### Problem details
Copy out every one of the entries below word for word, without changing anything.

(Stored items from a collection)
((

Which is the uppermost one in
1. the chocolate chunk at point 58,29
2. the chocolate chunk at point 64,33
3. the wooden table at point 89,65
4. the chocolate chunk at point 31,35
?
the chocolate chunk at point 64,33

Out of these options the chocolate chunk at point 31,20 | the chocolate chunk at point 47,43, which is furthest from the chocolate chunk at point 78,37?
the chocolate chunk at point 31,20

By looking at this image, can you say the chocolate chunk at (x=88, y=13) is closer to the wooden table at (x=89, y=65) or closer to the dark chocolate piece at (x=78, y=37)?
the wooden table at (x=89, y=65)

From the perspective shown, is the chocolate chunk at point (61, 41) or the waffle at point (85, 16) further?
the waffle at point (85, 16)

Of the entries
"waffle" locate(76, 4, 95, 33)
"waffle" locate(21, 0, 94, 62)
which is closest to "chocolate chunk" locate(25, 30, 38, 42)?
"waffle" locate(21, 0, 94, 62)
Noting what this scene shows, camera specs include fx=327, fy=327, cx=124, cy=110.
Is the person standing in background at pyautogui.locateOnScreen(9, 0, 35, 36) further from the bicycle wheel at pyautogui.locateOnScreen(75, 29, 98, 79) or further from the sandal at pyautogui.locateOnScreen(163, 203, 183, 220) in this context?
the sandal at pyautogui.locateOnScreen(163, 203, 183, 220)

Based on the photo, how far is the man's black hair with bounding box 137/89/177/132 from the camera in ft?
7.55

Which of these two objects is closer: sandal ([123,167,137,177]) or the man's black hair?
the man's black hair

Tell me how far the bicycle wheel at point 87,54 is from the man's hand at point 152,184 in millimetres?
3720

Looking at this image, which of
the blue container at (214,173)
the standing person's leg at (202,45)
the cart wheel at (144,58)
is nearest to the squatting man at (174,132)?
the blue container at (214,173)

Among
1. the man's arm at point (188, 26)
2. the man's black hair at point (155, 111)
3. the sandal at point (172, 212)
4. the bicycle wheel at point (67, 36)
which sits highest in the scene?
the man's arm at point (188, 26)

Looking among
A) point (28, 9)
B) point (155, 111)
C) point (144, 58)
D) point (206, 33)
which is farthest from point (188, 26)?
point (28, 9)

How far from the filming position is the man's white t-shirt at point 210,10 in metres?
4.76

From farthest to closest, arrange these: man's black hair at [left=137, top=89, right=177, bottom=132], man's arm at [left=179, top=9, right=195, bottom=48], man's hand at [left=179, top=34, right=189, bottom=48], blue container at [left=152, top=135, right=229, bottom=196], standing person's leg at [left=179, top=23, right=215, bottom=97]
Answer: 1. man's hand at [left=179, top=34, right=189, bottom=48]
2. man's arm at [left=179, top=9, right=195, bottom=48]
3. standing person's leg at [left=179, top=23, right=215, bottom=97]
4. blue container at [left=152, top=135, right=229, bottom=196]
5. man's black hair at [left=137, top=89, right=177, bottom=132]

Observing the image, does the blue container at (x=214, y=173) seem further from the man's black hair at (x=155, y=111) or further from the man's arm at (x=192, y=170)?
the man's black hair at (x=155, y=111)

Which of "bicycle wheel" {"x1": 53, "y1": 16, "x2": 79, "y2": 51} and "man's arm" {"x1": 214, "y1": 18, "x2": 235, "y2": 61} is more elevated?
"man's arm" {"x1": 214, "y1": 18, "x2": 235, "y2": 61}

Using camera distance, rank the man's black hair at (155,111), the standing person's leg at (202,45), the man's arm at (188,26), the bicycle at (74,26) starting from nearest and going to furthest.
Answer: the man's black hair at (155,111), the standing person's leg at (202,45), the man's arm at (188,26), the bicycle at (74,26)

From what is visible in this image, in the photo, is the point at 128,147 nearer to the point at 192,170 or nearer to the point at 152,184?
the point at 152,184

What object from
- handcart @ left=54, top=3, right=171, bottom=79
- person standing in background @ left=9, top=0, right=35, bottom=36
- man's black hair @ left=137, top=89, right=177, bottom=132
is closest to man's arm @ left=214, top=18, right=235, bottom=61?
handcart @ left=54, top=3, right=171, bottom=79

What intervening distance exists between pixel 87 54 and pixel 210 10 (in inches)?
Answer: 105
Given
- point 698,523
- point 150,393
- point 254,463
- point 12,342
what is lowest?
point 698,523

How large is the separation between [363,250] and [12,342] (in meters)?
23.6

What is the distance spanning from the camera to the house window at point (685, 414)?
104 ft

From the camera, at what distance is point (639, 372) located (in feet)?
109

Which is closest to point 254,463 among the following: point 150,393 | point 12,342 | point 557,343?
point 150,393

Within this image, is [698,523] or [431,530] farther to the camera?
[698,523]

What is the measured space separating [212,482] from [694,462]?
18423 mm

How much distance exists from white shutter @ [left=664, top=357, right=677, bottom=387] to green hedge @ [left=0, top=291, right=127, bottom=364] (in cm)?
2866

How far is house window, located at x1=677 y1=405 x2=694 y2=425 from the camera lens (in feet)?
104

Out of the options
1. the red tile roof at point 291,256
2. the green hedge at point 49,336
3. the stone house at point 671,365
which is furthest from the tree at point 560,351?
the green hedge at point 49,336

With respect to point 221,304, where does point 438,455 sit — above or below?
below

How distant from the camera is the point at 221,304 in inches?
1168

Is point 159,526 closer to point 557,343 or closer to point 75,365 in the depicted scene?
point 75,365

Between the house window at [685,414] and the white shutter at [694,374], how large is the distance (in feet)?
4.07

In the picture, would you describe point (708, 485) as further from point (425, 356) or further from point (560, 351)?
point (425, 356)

))

### Answer for the task
Which is the uppermost one in
1. the chocolate chunk at point 58,29
2. the chocolate chunk at point 64,33
3. the wooden table at point 89,65
4. the chocolate chunk at point 31,35
?
the chocolate chunk at point 64,33

Out of these options the chocolate chunk at point 31,20 | the chocolate chunk at point 47,43, which is furthest from the chocolate chunk at point 78,37?
the chocolate chunk at point 31,20

By looking at this image, can you say the chocolate chunk at (x=88, y=13) is closer to the wooden table at (x=89, y=65) or closer to the dark chocolate piece at (x=78, y=37)?
the wooden table at (x=89, y=65)

From the perspective shown, is the chocolate chunk at point (61, 41) or the waffle at point (85, 16) further?
the waffle at point (85, 16)

Of the entries
"waffle" locate(76, 4, 95, 33)
"waffle" locate(21, 0, 94, 62)
which is closest to "chocolate chunk" locate(25, 30, 38, 42)?
"waffle" locate(21, 0, 94, 62)
Noting what this scene shows, camera specs include fx=327, fy=327, cx=124, cy=110.
Is the person standing in background at pyautogui.locateOnScreen(9, 0, 35, 36) further from the bicycle wheel at pyautogui.locateOnScreen(75, 29, 98, 79) or further from the sandal at pyautogui.locateOnScreen(163, 203, 183, 220) in this context?
the sandal at pyautogui.locateOnScreen(163, 203, 183, 220)

Based on the photo, how far is the man's black hair with bounding box 137/89/177/132 from the camera in ft?
7.55

Which of these two objects is closer: sandal ([123,167,137,177]) or the man's black hair?
the man's black hair

Tell me how far the bicycle wheel at point 87,54 is from the man's hand at point 152,184 in millimetres?
3720

Looking at this image, which of
the blue container at (214,173)
the standing person's leg at (202,45)
the cart wheel at (144,58)
is nearest to the squatting man at (174,132)?
the blue container at (214,173)

Among
1. the man's arm at point (188, 26)
2. the man's black hair at point (155, 111)
3. the sandal at point (172, 212)
4. the bicycle wheel at point (67, 36)
which sits highest in the scene?
the man's arm at point (188, 26)

Looking among
A) point (28, 9)
B) point (155, 111)
C) point (144, 58)
D) point (206, 33)
which is farthest from point (188, 26)?
point (28, 9)

How far from the filming position is the man's white t-shirt at point 210,10 in metres?
4.76

From farthest to closest, arrange these: man's black hair at [left=137, top=89, right=177, bottom=132], man's arm at [left=179, top=9, right=195, bottom=48], man's hand at [left=179, top=34, right=189, bottom=48], blue container at [left=152, top=135, right=229, bottom=196], standing person's leg at [left=179, top=23, right=215, bottom=97]
Answer: 1. man's hand at [left=179, top=34, right=189, bottom=48]
2. man's arm at [left=179, top=9, right=195, bottom=48]
3. standing person's leg at [left=179, top=23, right=215, bottom=97]
4. blue container at [left=152, top=135, right=229, bottom=196]
5. man's black hair at [left=137, top=89, right=177, bottom=132]

Observing the image, does the blue container at (x=214, y=173) seem further from the man's black hair at (x=155, y=111) or further from the man's arm at (x=192, y=170)?
the man's black hair at (x=155, y=111)

Which of "bicycle wheel" {"x1": 53, "y1": 16, "x2": 79, "y2": 51} and "man's arm" {"x1": 214, "y1": 18, "x2": 235, "y2": 61} is more elevated?
"man's arm" {"x1": 214, "y1": 18, "x2": 235, "y2": 61}

Using camera distance, rank the man's black hair at (155,111), the standing person's leg at (202,45), the man's arm at (188,26), the bicycle at (74,26) starting from nearest and going to furthest.
Answer: the man's black hair at (155,111), the standing person's leg at (202,45), the man's arm at (188,26), the bicycle at (74,26)

From what is visible in this image, in the photo, is the point at 128,147 nearer to the point at 192,170 or nearer to the point at 152,184?
the point at 152,184

What object from
- handcart @ left=54, top=3, right=171, bottom=79
- person standing in background @ left=9, top=0, right=35, bottom=36
- man's black hair @ left=137, top=89, right=177, bottom=132
is closest to man's arm @ left=214, top=18, right=235, bottom=61?
handcart @ left=54, top=3, right=171, bottom=79

What intervening distance exists between pixel 87 54 and pixel 210 10 (in inches)?
Answer: 105
Given
- point 698,523
- point 150,393
- point 254,463
- point 12,342
what is lowest?
point 698,523

How large is the separation between [363,250] and [12,342] (in meters)?
23.6

What is the distance spanning from the camera to the house window at point (685, 414)?
104 ft

From the camera, at what distance is point (639, 372) located (in feet)?
109

Which is closest to point 254,463 among the following: point 150,393 | point 12,342 | point 557,343?
point 150,393

Within this image, is [698,523] or [431,530] farther to the camera?
[698,523]

What is the measured space separating [212,482] from [694,462]?
18423 mm

How much distance exists from white shutter @ [left=664, top=357, right=677, bottom=387] to green hedge @ [left=0, top=291, right=127, bottom=364] (in cm)?
2866

How far is house window, located at x1=677 y1=405 x2=694 y2=425 from the camera lens (in feet)?
104

Out of the options
1. the red tile roof at point 291,256
2. the green hedge at point 49,336
3. the stone house at point 671,365
which is furthest from the tree at point 560,351?
the green hedge at point 49,336

With respect to point 221,304, where does point 438,455 sit — above or below?
below

How distant from the camera is the point at 221,304 in inches?
1168

Is point 159,526 closer to point 557,343 or closer to point 75,365 in the depicted scene?
point 75,365

Between the house window at [685,414] and the white shutter at [694,374], how large is the distance (in feet)?
4.07

In the picture, would you describe point (708, 485) as further from point (425, 356) or further from point (560, 351)?
point (425, 356)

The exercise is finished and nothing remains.